PROBLEM REQUIREMENTS: Reproduce exactly the lines from the one that holds "When you look" through the last line of the entries, both ends included, but not the pictures.

## START INFORMATION PROVIDED

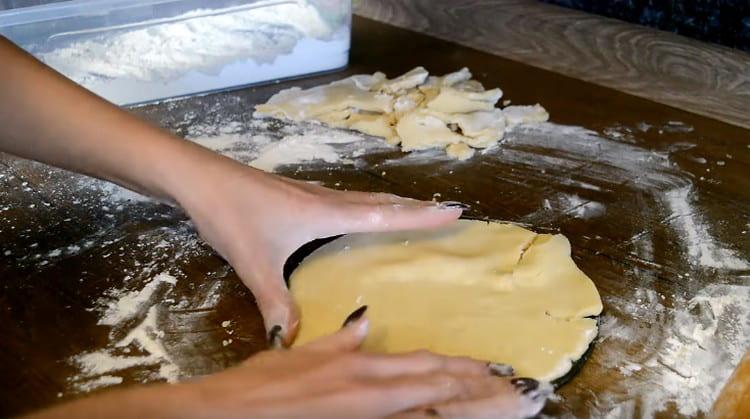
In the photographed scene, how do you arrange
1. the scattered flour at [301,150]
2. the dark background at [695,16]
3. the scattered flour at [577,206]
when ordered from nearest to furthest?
the scattered flour at [577,206] < the scattered flour at [301,150] < the dark background at [695,16]

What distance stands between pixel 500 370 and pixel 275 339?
259 mm

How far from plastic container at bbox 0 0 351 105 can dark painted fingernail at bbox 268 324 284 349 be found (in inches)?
37.4

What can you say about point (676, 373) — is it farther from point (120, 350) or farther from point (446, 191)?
point (120, 350)

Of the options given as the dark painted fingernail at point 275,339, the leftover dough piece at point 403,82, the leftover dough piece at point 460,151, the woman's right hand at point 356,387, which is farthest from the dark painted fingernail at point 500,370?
the leftover dough piece at point 403,82

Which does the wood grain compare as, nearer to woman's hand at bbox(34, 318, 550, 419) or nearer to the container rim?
the container rim

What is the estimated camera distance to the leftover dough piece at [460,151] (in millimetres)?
1482

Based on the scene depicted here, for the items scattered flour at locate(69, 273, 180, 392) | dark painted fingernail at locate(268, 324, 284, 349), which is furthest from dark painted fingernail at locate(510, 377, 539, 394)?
scattered flour at locate(69, 273, 180, 392)

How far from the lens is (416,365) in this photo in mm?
814

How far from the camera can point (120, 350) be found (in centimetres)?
98

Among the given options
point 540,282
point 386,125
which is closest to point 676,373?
point 540,282

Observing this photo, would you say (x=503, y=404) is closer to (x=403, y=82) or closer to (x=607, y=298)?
(x=607, y=298)

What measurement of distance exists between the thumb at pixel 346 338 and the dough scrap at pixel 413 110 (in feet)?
2.24

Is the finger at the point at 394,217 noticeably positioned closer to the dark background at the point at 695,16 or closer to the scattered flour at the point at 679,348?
the scattered flour at the point at 679,348

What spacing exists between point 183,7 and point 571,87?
2.90 ft
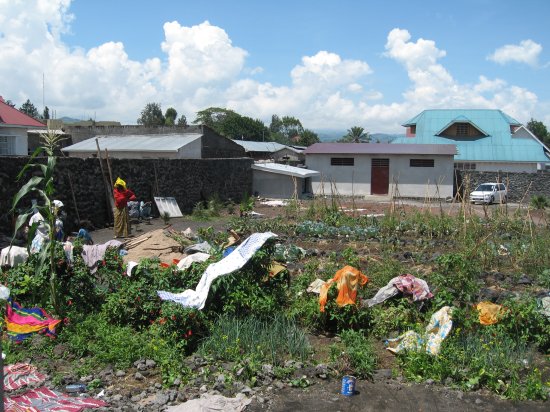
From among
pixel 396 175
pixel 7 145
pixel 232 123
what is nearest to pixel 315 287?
pixel 7 145

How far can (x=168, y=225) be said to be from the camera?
52.8ft

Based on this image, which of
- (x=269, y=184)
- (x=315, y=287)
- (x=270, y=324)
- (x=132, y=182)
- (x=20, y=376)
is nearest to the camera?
(x=20, y=376)

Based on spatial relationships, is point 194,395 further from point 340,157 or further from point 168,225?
point 340,157

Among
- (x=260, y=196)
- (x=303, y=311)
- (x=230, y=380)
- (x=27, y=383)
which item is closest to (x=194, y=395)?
(x=230, y=380)

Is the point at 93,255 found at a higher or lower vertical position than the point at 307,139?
lower

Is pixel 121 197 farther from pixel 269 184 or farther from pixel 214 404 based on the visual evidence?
pixel 269 184

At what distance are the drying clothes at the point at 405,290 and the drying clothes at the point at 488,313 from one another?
690mm

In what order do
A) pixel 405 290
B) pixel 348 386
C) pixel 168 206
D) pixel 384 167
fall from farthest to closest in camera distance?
pixel 384 167 → pixel 168 206 → pixel 405 290 → pixel 348 386

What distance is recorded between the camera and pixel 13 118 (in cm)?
2428

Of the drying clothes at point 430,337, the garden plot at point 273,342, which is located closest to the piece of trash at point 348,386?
the garden plot at point 273,342

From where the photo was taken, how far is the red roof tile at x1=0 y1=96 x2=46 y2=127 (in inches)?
930

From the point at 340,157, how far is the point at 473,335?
2584cm

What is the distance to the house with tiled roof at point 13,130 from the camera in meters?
23.7

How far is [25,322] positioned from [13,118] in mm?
20750
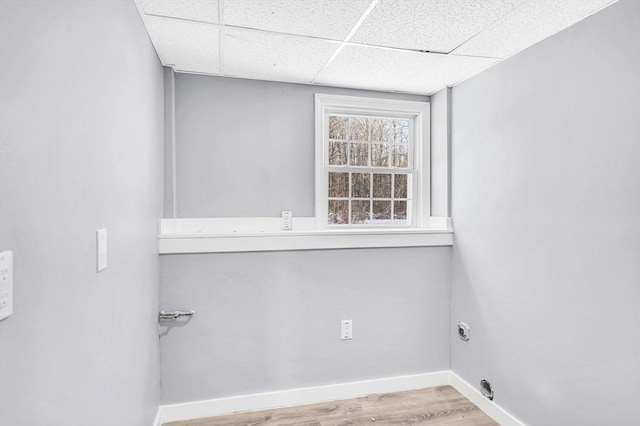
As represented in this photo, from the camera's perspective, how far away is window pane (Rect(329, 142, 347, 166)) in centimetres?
277

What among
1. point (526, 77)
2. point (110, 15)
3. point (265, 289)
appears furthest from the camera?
point (265, 289)

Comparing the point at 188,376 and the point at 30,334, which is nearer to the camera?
the point at 30,334

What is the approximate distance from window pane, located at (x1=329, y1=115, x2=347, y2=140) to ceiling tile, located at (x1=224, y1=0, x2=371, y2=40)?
3.04ft

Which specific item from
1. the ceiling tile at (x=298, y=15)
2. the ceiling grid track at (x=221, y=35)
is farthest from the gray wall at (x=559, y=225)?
the ceiling grid track at (x=221, y=35)

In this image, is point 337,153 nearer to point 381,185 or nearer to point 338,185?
point 338,185

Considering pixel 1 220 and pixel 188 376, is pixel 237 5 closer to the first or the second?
pixel 1 220

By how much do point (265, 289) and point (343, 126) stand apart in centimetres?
136

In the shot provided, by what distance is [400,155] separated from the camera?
2.94m

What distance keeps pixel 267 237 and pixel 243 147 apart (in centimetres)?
66

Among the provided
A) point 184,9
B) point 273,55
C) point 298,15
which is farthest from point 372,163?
point 184,9

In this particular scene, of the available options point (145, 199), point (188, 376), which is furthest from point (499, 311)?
point (145, 199)

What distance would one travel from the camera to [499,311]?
220 cm

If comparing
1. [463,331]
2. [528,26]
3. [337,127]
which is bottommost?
[463,331]

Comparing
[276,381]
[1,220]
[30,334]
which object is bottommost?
[276,381]
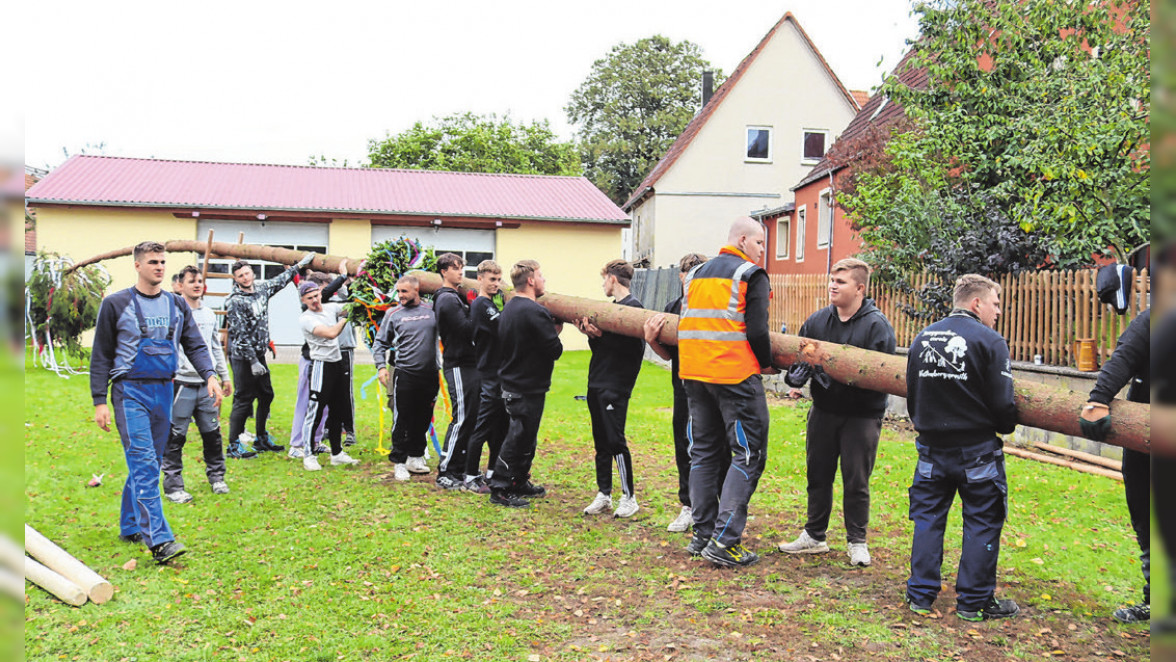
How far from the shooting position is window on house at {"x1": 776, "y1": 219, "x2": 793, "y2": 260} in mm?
29562

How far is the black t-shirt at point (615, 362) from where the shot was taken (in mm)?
7129

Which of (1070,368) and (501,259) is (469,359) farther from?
(501,259)

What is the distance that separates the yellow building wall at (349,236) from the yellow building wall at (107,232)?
371cm

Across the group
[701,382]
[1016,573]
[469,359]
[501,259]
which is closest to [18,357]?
[701,382]

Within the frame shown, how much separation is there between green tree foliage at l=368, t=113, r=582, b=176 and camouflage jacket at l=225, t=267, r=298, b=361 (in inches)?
1528

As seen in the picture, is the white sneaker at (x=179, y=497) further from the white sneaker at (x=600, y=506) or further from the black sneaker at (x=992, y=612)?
the black sneaker at (x=992, y=612)

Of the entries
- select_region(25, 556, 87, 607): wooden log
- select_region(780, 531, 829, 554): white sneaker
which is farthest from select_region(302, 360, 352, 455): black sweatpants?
select_region(780, 531, 829, 554): white sneaker

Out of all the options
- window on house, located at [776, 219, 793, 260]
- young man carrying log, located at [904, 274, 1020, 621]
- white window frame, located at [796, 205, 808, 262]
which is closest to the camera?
young man carrying log, located at [904, 274, 1020, 621]

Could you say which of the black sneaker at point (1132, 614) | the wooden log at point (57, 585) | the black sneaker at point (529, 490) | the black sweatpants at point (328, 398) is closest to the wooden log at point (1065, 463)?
the black sneaker at point (1132, 614)

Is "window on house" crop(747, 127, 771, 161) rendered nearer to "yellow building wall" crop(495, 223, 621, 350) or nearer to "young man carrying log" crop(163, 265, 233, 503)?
"yellow building wall" crop(495, 223, 621, 350)

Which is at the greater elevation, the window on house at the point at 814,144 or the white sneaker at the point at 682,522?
the window on house at the point at 814,144

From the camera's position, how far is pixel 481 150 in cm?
4859

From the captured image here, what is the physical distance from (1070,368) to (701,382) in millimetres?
6358

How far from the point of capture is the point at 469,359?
8.39m
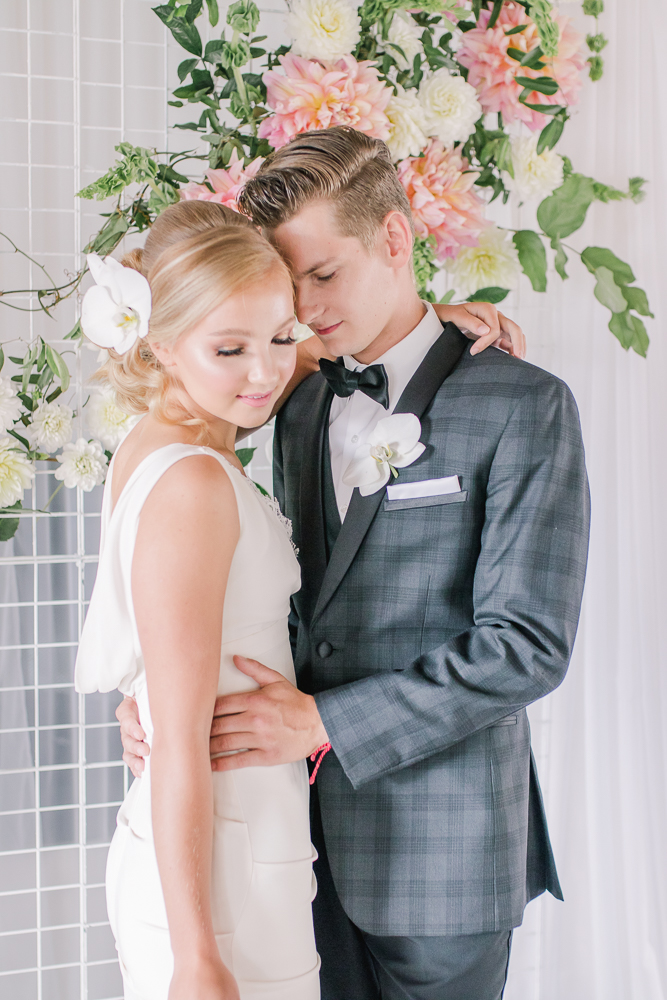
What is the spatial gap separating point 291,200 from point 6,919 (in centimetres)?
243

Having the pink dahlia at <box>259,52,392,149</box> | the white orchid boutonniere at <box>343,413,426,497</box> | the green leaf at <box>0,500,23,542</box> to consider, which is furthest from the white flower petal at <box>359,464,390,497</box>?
the green leaf at <box>0,500,23,542</box>

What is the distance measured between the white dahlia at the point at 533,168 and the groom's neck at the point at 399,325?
15.8 inches

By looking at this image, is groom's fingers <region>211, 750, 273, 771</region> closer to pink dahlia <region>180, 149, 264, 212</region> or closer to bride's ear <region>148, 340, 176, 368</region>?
bride's ear <region>148, 340, 176, 368</region>

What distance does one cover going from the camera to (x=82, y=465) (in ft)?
5.46

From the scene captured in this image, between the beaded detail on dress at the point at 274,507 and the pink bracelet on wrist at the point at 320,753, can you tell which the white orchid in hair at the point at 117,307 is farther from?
the pink bracelet on wrist at the point at 320,753

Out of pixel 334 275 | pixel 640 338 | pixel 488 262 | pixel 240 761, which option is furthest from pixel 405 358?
pixel 240 761

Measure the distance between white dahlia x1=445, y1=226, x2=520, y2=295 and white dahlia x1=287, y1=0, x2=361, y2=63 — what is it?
454 mm

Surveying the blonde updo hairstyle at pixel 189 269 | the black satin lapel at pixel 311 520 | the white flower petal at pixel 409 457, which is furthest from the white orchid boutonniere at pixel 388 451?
the blonde updo hairstyle at pixel 189 269

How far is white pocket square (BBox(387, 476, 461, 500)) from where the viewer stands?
1.26 m

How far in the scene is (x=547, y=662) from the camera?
119 centimetres

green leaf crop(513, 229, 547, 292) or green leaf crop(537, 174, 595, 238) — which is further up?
green leaf crop(537, 174, 595, 238)

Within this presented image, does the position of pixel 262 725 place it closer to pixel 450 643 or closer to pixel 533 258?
pixel 450 643

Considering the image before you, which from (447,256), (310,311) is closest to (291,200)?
(310,311)

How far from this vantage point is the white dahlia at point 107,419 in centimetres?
160
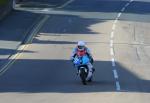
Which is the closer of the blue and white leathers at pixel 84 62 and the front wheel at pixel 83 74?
the front wheel at pixel 83 74

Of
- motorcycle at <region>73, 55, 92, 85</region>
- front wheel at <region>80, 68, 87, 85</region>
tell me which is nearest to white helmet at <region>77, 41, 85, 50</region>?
motorcycle at <region>73, 55, 92, 85</region>

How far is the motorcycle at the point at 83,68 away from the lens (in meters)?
25.0

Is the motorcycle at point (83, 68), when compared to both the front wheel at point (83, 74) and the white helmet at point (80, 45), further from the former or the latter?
the white helmet at point (80, 45)

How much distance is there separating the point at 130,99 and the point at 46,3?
4203cm

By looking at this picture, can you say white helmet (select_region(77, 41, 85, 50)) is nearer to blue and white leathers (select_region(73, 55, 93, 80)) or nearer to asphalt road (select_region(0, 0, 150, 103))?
blue and white leathers (select_region(73, 55, 93, 80))

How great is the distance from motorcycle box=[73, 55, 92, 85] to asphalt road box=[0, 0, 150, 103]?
0.27 m

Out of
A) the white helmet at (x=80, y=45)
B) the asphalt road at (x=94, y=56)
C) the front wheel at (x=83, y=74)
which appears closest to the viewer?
the asphalt road at (x=94, y=56)

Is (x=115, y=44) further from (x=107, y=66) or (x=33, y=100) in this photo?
(x=33, y=100)

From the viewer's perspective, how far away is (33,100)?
21.3 meters

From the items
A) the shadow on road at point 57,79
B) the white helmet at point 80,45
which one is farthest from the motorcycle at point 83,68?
the white helmet at point 80,45

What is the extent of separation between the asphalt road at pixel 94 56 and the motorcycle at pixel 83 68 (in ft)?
0.89

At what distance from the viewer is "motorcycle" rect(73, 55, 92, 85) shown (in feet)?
82.0

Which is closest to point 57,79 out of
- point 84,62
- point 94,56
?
point 84,62

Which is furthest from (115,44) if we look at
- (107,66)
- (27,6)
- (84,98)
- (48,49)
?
(27,6)
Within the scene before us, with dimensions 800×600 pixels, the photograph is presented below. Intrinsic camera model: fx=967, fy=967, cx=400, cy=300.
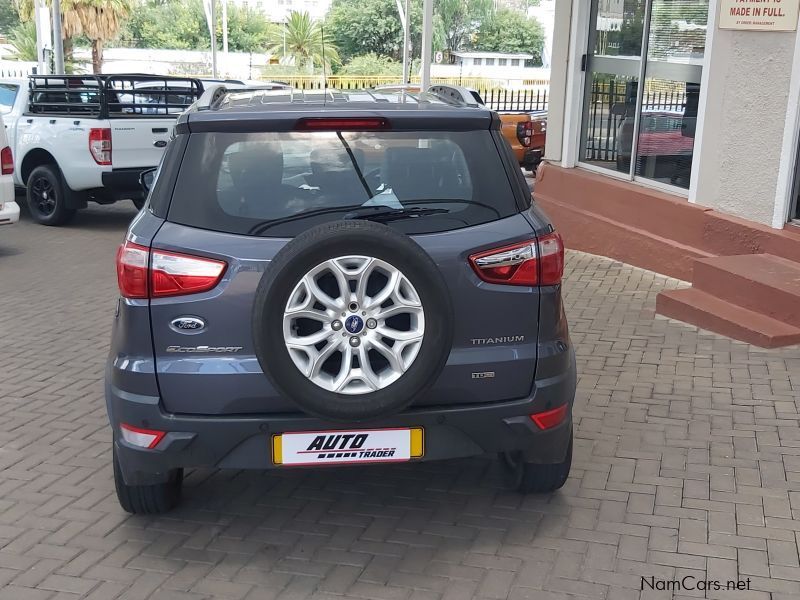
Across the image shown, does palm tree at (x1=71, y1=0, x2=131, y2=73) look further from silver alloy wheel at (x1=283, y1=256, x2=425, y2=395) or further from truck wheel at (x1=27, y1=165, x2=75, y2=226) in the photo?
silver alloy wheel at (x1=283, y1=256, x2=425, y2=395)

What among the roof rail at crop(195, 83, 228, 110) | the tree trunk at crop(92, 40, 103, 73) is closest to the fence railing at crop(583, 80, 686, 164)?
the roof rail at crop(195, 83, 228, 110)

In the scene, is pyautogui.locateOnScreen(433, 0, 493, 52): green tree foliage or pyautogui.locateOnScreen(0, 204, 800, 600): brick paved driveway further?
pyautogui.locateOnScreen(433, 0, 493, 52): green tree foliage

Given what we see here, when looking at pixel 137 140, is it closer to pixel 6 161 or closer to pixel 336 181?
pixel 6 161

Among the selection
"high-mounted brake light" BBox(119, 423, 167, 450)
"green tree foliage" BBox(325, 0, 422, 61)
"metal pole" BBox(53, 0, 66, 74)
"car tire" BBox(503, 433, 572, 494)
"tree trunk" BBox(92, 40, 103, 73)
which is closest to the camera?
"high-mounted brake light" BBox(119, 423, 167, 450)

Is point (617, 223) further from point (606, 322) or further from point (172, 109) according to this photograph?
point (172, 109)

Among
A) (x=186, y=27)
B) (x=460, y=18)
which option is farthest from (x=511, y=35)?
(x=186, y=27)

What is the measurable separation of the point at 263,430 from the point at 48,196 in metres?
9.16

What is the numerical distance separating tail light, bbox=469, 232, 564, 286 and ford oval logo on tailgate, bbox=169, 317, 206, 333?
3.35 feet

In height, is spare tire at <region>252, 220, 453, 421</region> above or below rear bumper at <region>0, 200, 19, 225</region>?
above

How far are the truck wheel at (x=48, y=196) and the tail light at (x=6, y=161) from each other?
163cm

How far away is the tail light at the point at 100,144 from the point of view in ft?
36.2

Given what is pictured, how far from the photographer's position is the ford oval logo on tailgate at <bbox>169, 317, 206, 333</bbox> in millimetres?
3508

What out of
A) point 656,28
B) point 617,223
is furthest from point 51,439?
point 656,28

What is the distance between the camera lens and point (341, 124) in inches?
148
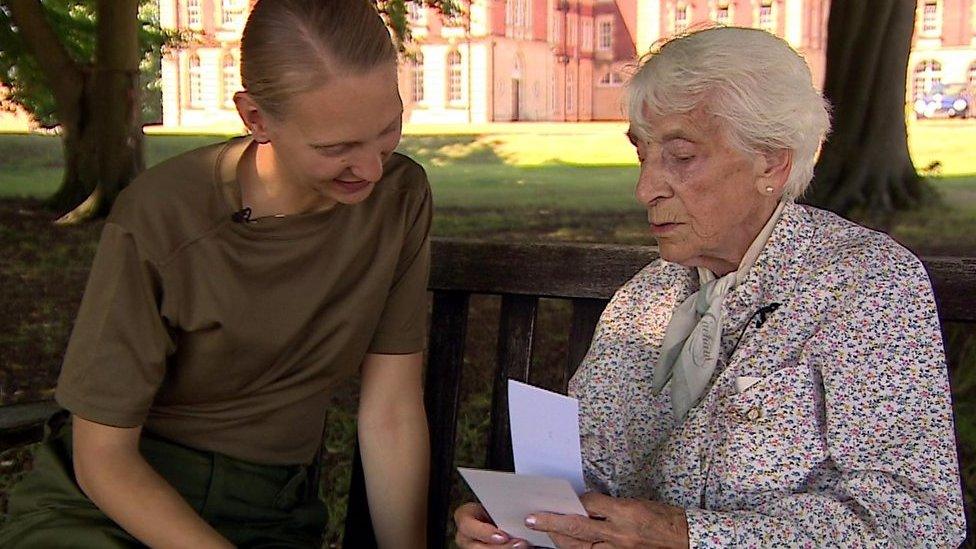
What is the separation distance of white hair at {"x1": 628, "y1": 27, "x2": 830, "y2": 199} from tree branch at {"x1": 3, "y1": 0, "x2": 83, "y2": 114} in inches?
132

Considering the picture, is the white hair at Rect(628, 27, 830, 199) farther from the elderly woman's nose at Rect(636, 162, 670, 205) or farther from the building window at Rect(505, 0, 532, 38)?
the building window at Rect(505, 0, 532, 38)

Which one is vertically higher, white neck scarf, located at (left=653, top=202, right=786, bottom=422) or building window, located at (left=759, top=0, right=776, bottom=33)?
building window, located at (left=759, top=0, right=776, bottom=33)

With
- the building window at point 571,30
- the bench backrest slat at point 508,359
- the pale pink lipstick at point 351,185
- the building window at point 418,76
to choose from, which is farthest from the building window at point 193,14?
the pale pink lipstick at point 351,185

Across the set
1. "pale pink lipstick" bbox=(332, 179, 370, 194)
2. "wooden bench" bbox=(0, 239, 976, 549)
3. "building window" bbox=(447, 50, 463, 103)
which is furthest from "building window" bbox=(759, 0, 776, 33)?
"pale pink lipstick" bbox=(332, 179, 370, 194)

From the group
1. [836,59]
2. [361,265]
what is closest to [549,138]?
[836,59]

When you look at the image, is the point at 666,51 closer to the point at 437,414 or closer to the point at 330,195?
the point at 330,195

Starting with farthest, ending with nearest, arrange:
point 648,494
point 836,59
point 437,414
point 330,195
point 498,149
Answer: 1. point 498,149
2. point 836,59
3. point 437,414
4. point 648,494
5. point 330,195

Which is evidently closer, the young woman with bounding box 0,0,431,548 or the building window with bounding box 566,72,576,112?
the young woman with bounding box 0,0,431,548

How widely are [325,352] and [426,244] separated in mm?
302

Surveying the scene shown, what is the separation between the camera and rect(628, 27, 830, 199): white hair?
193 cm

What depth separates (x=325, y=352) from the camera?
214 cm

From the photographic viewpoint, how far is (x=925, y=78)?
13.5 feet

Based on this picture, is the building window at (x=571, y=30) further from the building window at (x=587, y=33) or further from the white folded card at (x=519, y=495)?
the white folded card at (x=519, y=495)

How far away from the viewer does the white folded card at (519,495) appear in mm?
1782
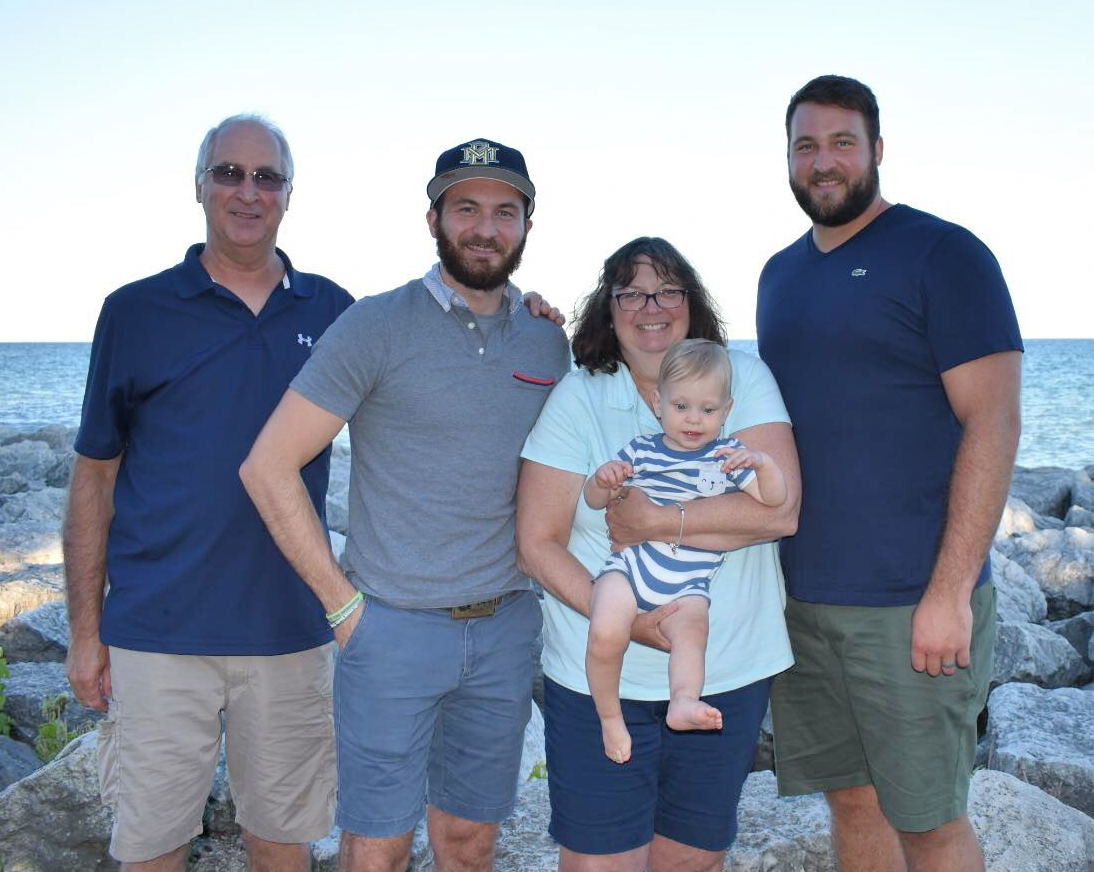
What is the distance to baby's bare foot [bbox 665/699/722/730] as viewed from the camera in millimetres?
2930

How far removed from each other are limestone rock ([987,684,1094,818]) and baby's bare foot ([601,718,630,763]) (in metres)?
3.60

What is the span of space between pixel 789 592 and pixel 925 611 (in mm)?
512

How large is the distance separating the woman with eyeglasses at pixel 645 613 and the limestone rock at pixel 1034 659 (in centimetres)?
588

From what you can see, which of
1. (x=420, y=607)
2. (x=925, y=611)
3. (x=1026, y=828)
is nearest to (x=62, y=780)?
(x=420, y=607)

## END INFORMATION PROVIDED

SOLUTION TO THIS PROBLEM:
When you look at the image, is the point at 666,51 closer to the point at 437,414 or closer to the point at 330,195?
the point at 330,195

Starting with farthest, ending with nearest, arrange:
point 648,494
point 836,59
point 437,414
point 330,195
point 498,149
Answer: 1. point 498,149
2. point 836,59
3. point 437,414
4. point 648,494
5. point 330,195

Which is evidently closer, the young woman with bounding box 0,0,431,548 or the building window with bounding box 566,72,576,112?
the young woman with bounding box 0,0,431,548

How widely are [325,352] and [426,244] separated in mm?
302

Surveying the scene shown, what is the separation between the camera and rect(628, 27, 830, 199): white hair?
193 cm

What depth separates (x=325, y=352) from the camera?
214 cm

From the photographic viewpoint, how far is (x=925, y=78)?
13.5 feet

Based on this picture, is the building window at (x=571, y=30) further from the building window at (x=587, y=33) or further from the white folded card at (x=519, y=495)?
the white folded card at (x=519, y=495)

How far away from the viewer does the white folded card at (519,495) appear in mm?
1782
What is the distance to baby's bare foot [bbox 665/699/722/730] as viewed from the camera in millimetres?
2930

How far removed from each other are limestone rock ([987,684,1094,818]) and baby's bare foot ([601,718,630,763]) (in metres)?
3.60

What is the span of space between pixel 789 592 and pixel 925 611 (in mm)?
512

How large is the distance separating the woman with eyeglasses at pixel 645 613 and the limestone rock at pixel 1034 659 (in centimetres)?
588

From what you can see, which of
1. (x=420, y=607)
2. (x=925, y=611)
3. (x=1026, y=828)
is nearest to (x=62, y=780)?
(x=420, y=607)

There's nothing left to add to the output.